Opening-up is answer to economic overhaul
By Chi Fulin | China Daily Global | Updated: 2019-09-10 09:24
Since the Chinese economy has already become interwoven with the global economy, a greater level of opening-up is the answer to China's economic overhaul. Greater openness, which drives greater reform and overall development for a rising China, will balance domestic and international interests.
China should adopt a high level of opening-up to establish a high-quality market economy and ensure the decisive role of the market in resource allocation. It has built a market economy of socialism over the past four decades, but the system is far from perfect.
For starters, government intervention persists at all levels. China's service sector has yet to open up to foreign players, and the reform of State-owned enterprises faces stagnation. To tackle such problems, China needs to give full play to the market in resource allocation. It should open up its service sector and let SOEs, domestic private enterprises and foreign companies compete on a level playing field.
China needs to prioritize competition - the "invisible hand" and a crucial indicator of a market economy. A competitive market requires the government to stay in the back seat and the market to take the driver's seat. It has to follow internationally accepted trading rules and create a fair and equal environment for market competition. For instance, it should scale back industrial subsidies.
Chinese tech giants like Huawei, Tencent, Alibaba and Baidu have grown bigger not because of government subsidies or industrial policies, but because of market competition. On the contrary, heavily subsidized enterprises seldom become successful or competitive.
As the Chinese market economy matures, subsidies and some industrial policies have strangled creativity and spawned unfair competition. Enterprises, not government, should assume the leading role in industrial upgrading and transformation. Entrepreneurship, not government intervention, will conquer new grounds in innovation.
In China, local governments' turf wars have impeded market competition. For instance, the inconsistent technology standards and trade barriers set up by local authorities have taken a toll on the market of new energy vehicles. About 70 percent of these cars are produced and sold locally. The car producers got sidelined when the local governments got involved, causing redundancy, overcapacity and low efficiency in resource allocation. In 2008, only 2 million new energy vehicles were sold, but the manufacturing capacity reached 20 million.
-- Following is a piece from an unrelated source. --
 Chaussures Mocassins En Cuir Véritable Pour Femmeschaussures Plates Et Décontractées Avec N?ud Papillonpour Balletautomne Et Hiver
Private enterprises do not receive the same treatment as SOEs, and the inequality is glaring. Private companies, which contribute more than 60 percent of the national GDP, get only 20 percent of total financing, at a cost 1.5 percent to 2.5 percent higher than SOEs.
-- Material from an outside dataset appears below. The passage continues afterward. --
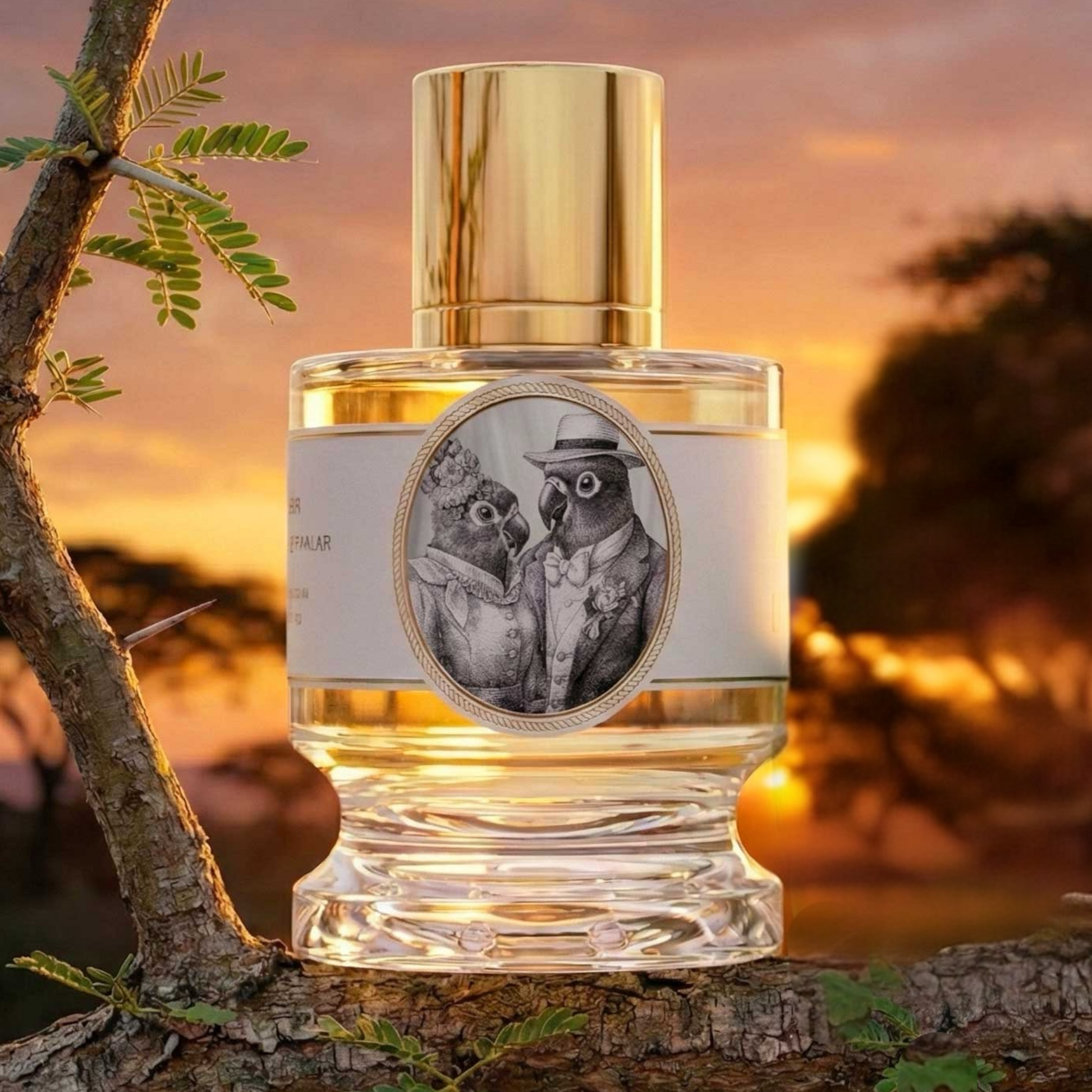Zoologist Lovebird perfume styled in a vibrant, tropical-inspired setting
A more credible government aiming for a fairer market environment should reform on many fronts. It should press ahead with the SOE reforms. It should ensure that State-owned and private enterprises have equal access to capital and other resource factors. It should step up intellectual property protection to unleash creativity and entrepreneurship. It should streamline the local governments and remove administrative approvals and requirements that have become incompatible or obsolete with current economic development.
Fair competition, not market conduct, should top the supervision agenda of the Chinese government. Governments of market economies are obliged to keep an eye on the market to avoid foul play. The reform in the Chinese government's supervision has just started. Since market share cannot be viewed as the sole criterion of monopoly in e-business, then how could the Chinese watchdogs detect monopoly and unfair competition in its booming digital economy?
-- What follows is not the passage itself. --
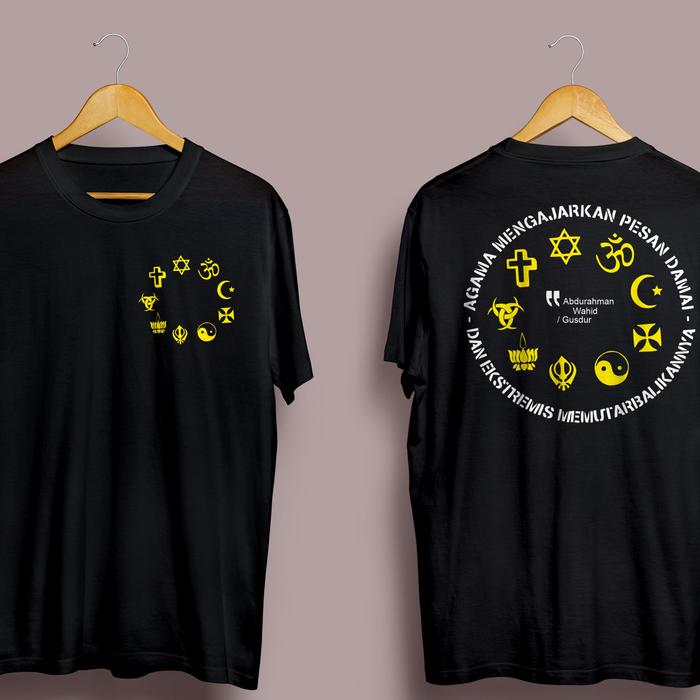 Gambar kaos distro pluralisme agama pria wanita t-shirt pluralisme agama - Hitam, M dari A&amp;Pstore undefined Tokopedia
The rapid increase in service consumption and the growing service sector are pushing Chinese supervisors to focus on service. China should learn from international examples to establish its own supervising system for the digital economy, and adopt international industrial and supervision standards for food, medicine and finance.
Governments at all levels and official policies of all industries should be subject to a review system of fair competition.
China should roll out a raft of measures to tackle administrative monopoly, the crux of its reform in market supervision. Chinese manufacturing is 90 percent exposed to market forces, but the investment from private enterprises accounts for less than 50 percent in the service sector. As a result, China should adjust the Anti-Monopoly Law, which does not apply to such administrative monopoly.
The amendment cannot wait. It should include details about fair competition review and administrative monopoly. The Anti-Monopoly Commission under the State Council as well as the State Administration for Market Regulation, as official organs that fight monopoly and unfair competition, should not remain toothless, but become empowered.
The author is president of the China Institute for Reform and Development. The views do not necessarily reflect those of China Daily.